Despite repeated efforts, the worker did not see A.A. for over a week. When the two finally met, M.R. was also present. A.A. denied that M.R. broke her nose or fractured her cheekbone. She said she was tired of the Division's involvement with her family and denied ever asking to go to a domestic violence shelter. She reported that she and M.R. always fought and that "they both put their hands on one another." She claimed M.R. was a good father and never hit the children. She further claimed the two did not fight in front of their kids, but admitted that one of the children had once witnessed an argument between the two of them. Because A.A. withdrew the allegations against M.R., and M.R. denied using drugs or engaging in domestic violence, the Division deemed the allegations against him unfounded.

As the couple was no longer cooperating in the receipt of services, the Division the following month filed a verified complaint and order to show cause pursuant to N.J.S.A. 9:6-8.21 and 30:4C-12, seeking to compel the couple to accept services to insure the safety of their four children, who then ranged in age from ten months to four years old. In addition to seeking care and supervision of the children, the Division sought to compel M.R. to complete a substance abuse evaluation and to compel A.A. and M.R. to complete a domestic violence and batterers' counseling program. The court granted the Division interim relief of care and supervision and, among other things, ordered M.R. to undergo a substance abuse evaluation and complete a domestic violence and batterers' counseling program.

At about this same time, M.R.'s parents refused to continue to allow A.A. and the children to reside at their home, and the Division moved A.A. and the children to a domestic violence shelter. On the return date of the order to show cause, the court continued care and supervision with the Division and again ordered M.R. and A.A. to complete a domestic violence and batterers' counseling program and ordered M.R. to undergo a psychological evaluation as well as a substance abuse assessment. Although M.R. appeared for an orientation session at the domestic violence intervention program, he did not keep further appointments, and the program closed out his case.

M.R. twice tested positive for marijuana in the first weeks of January 2013. He was assessed for substance abuse and enrolled in a treatment program. The provider reported to the Division that M.R. attended only one day during his first week in the program and "presented with angry behaviors." The provider claimed that M.R. acknowledged "having anger management issues" but denied any substance abuse problem, although admitting to regular use of marijuana. He did not attend the following week.
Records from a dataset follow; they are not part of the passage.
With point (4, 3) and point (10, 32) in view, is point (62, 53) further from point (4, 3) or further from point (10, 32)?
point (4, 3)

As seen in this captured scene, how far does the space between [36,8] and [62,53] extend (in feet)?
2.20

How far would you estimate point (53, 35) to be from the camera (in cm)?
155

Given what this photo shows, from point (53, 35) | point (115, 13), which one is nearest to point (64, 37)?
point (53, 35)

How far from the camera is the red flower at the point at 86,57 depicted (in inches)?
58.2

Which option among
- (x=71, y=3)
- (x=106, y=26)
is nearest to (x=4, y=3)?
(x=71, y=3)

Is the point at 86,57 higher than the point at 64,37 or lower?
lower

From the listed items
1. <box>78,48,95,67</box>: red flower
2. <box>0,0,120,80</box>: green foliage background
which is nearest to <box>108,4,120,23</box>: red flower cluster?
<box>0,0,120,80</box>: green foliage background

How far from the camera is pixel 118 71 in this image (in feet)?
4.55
When he returned to the program during the last week of January 2013, M.R. tested positive for marijuana and "presented as angry and loud." The provider reported that as M.R. discussed his relationship with A.A., "he became very angry and began cursing and calling her names." He again admitted using marijuana but denied any substance abuse. He also said he had a domestic violence case with A.A. "but denies it being true." The provider reported that M.R. struggled to gain composure throughout the meeting, and concluded that "[i]t was evident by his behavior that he struggles with anger management issues as well as substance abuse issues although he denies so."

Also in January 2013, M.R. called the Division to say that two of the children had doctor's appointments, and that he was "the 'only one' who [could] take them." He wanted to know the location of the shelter so he could pick them up. He could not, however, provide the name of the doctor or the reason for the appointment. He claimed A.A. had let him know about the appointment, and that the shelter would not provide A.A. transportation to the children's doctor. The Division refused to give him any information as to A.A.'s whereabouts and directed M.R. to have her call the Division to arrange transportation for the children. A.A. called the Division shortly thereafter to report that M.R. "was lying," there was no appointment, and that M.R. "was trying to get her in trouble and was trying to find out where she was staying."
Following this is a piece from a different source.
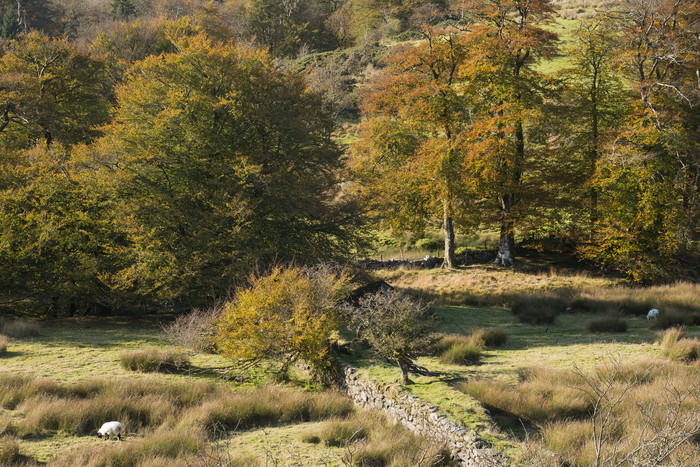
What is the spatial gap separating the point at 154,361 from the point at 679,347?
12.8m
M.R. also appeared for a psychological evaluation with Dr. Allison Strasser Winston in January to assess his parenting capacity and allow the Division to arrange appropriate services. Dr. Winston reported M.R. made several completely contradictory statements about his criminal history and drug use in the course of the evaluation. He first claimed he started using marijuana in October 2012. When confronted with a report by his probation officer that he had tested positive for marijuana in July 2012, M.R. claimed "I told them that. I could say whatever I want. That's how I violated my parole. I didn't use in July. I just told them that." He denied current drug use, but admitted smoking marijuana twice a week between October 2012 and early January 2013.

M.R. also denied breaking A.A.'s nose, claiming "I don't know how she ended up with that. I don't know. I wasn't there when it happened."1 He told Dr. Winston that his almost five-year-old daughter "knows how to drive, I taught her when she was three." When Dr. Winston asked why M.R. decided it was a good idea to teach a toddler to drive, M.R.
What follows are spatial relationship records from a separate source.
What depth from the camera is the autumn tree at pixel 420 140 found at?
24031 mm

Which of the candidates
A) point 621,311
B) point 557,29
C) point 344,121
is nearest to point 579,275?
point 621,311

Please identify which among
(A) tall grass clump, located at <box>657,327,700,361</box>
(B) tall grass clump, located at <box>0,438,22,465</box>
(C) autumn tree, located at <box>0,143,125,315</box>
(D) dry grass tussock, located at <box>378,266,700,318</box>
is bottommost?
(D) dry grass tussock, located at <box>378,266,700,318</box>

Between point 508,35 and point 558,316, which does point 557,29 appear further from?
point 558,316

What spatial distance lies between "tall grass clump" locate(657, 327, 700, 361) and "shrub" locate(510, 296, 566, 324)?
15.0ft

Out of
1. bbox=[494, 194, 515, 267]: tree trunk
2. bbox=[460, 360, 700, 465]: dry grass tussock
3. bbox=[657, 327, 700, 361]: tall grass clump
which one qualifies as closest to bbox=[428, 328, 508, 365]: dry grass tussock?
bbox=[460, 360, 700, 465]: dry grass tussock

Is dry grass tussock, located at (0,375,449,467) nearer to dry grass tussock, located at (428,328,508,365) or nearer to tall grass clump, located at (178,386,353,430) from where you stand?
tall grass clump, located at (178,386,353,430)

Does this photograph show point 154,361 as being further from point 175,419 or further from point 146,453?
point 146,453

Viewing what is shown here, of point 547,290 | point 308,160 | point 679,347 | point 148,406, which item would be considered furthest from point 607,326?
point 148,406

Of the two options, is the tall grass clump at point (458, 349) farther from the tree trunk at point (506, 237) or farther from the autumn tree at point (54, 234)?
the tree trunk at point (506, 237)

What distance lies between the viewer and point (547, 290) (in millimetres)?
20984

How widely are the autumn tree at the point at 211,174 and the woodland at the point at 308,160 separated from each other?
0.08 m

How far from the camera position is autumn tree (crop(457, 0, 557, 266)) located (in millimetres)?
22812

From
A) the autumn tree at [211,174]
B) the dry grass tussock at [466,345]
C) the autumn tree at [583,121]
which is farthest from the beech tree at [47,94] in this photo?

replied, in a defensive manner, "I learned how to drive when I was 12. What's wrong with a three-year-old holding a steering wheel in a big, empty parking lot? She knows what's she's doing." [M.R.] denied that this was dangerous, and continued, "My kids aren't stupid. There's nothing wrong with teaching them stuff."

M.R. refused to complete the psychological assessment. After completing less than a quarter of the personality assessment questions, "he . . . simply circled columns of answers and had not made a genuine effort to read the items and respond to them."

Dr. Winston reported that M.R. "presented as highly defensive, hostile, and confrontational throughout the psychological evaluation." She concluded M.R. demonstrated a significant tendency to deny or minimize "his violent and aggressive behavior toward his children's mother as well as his illicit substance use." She found M.R. "demonstrated poor judgment with regard to his children and does not recognize the level of risk" to which he has exposed them. Dr. Winston concluded that M.R. was "currently incapable of providing his children with a safe and stable environment, nor will he be able to do so within the foreseeable future."

On February 11, 2013, the Division received a report that A.A. was in the hospital having given birth to twins and left the children in the care of her mother, an active drug user. Having Dr. Winston's evaluation of M.R. in hand and rejecting two of A.A.'s sisters, one of whom had an open matter with the Division, and the other of whom lived with a man who used drugs, the Division effected a Dodd removal.2 Two days later, the Division filed an amended complaint seeking custody of the children. The court approved the children's removal and granted custody to the Division. The court merged the care and supervision case into the custody matter under the new docket number.

M.R. appeared on February 12, 2013, at his substance abuse program "screaming at the top of his lungs" about his anger over the placement of the children in foster care. In an attempt to calm him, M.R.'s counselor offered to call the Division for information. She then attempted to explain the reasons for the removal to M.R. She reported that M.R. refused to listen, talked over her and made threats against the Division caseworker. The counselor was forced to call the police, who transported M.R. to the hospital to undergo a psychiatric evaluation. M.R. later claimed to the Division that the counselor lied about him making threats.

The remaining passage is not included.